Stefan Körner bleibt Bundesvorsitzender

Piraten wollen wieder "gute Politik machen"

Würzburg - Der Vorsitzende der Piratenpartei, Stefan Körner, ist auf dem Bundesparteitag in Würzburg mit großer Mehrheit im Amt bestätigt worden.

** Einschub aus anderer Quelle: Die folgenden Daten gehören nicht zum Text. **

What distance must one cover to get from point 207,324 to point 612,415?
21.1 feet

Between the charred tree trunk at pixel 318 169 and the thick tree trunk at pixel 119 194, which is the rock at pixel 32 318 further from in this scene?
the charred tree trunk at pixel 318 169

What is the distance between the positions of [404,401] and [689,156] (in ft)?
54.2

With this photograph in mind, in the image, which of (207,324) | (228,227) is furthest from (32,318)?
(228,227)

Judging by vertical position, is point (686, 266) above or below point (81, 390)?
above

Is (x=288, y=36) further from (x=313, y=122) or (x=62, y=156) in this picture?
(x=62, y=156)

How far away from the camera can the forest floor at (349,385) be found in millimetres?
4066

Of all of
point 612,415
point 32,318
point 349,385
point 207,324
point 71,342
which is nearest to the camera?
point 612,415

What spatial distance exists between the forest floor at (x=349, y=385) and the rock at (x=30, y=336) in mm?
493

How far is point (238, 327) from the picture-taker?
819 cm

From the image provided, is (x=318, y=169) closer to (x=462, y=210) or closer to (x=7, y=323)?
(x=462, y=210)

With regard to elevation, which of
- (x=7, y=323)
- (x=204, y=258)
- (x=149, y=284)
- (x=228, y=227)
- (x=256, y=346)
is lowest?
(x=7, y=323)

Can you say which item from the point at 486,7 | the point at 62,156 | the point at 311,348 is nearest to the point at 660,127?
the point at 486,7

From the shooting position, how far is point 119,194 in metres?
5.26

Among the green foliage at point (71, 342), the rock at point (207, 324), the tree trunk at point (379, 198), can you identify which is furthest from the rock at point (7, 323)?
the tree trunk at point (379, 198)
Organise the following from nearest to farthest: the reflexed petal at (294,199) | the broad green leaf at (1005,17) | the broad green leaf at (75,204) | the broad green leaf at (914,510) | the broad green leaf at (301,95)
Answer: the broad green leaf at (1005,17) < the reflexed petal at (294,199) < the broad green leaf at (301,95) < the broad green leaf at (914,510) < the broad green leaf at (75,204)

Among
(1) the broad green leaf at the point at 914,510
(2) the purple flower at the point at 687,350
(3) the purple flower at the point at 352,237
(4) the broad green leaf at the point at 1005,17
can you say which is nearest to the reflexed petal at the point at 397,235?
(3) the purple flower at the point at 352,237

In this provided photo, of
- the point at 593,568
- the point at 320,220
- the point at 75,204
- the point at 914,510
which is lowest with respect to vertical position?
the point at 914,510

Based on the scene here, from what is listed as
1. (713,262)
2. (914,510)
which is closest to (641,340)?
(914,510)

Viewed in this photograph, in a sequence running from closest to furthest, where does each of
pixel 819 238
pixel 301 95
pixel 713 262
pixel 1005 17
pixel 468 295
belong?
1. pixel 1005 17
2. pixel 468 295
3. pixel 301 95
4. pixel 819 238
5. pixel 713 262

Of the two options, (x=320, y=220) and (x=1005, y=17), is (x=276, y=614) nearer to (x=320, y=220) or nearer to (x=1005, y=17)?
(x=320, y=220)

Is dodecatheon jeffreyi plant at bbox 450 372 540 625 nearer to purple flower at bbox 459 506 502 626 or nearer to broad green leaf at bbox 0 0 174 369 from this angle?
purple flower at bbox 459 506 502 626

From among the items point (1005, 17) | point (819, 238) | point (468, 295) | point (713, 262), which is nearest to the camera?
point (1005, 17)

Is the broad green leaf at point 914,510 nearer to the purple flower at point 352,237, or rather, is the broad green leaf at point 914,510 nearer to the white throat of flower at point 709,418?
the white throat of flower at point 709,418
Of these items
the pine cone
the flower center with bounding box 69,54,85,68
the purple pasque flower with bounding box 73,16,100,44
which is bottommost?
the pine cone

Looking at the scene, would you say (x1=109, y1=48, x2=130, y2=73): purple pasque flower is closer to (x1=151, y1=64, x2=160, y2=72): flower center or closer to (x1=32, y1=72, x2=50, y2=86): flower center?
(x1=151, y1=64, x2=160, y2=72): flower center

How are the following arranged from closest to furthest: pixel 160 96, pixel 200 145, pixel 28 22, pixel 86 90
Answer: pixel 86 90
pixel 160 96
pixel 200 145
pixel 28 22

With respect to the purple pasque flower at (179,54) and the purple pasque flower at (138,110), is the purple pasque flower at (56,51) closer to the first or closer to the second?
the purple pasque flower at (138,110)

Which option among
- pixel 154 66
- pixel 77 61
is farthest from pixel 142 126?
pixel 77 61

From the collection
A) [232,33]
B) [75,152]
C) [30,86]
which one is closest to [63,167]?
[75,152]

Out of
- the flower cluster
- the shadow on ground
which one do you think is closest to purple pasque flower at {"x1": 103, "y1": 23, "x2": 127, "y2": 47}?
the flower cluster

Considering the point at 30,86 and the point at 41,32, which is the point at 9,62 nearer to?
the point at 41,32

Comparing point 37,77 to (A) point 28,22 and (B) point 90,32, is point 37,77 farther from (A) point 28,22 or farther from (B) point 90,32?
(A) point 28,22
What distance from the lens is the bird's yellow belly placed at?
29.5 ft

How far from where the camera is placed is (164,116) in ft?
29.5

Nach seiner Wahl am Samstag kündigte der 46-Jährige an, in den nächsten zwölf Monaten die innerparteiliche Beteiligung zu stärken und die Wahlkämpfer in Baden-Württemberg, Rheinland-Pfalz und Sachsen-Anhalt zu unterstützen. Die Partei müsse wieder mehr Aufmerksamkeit in den Medien erreichen, sagte der Software-Entwickler. „Lasst uns gute Politik machen, dann kommen wir auch vor.“

Die Piratenpartei Deutschland hat sich 2006 gegründet und erlebte um 2012 herum einen Boom - sowohl in den Medien als auch bei den Wählern. Seitdem nahm das Interesse ab. Noch sind die Piraten in vier Landesparlamenten vertreten. Insgesamt stellt die Partei mehr als 420 Mandatsträger - vom Gemeinderat bis zur Europäischen Union. Derzeit hat die Partei etwa 18 500 Mitglieder.

Angesichts des Niedergangs der Piraten-Partei hatte Körner am Morgen Selbstkritik geübt. „Es war ein Fehler, zu glauben, dass wir Volkspartei sein und Antworten auf alle Fragen liefern müssen“, sagte er im „WDR 5 Morgenecho“. Die Piraten hätten sich vielmehr auf jene Themen konzentrieren sollen, für die sie einst gegründet worden seien. Dazu zählten vor allem die Netzpolitik, Datenschutz und Privatsphäre.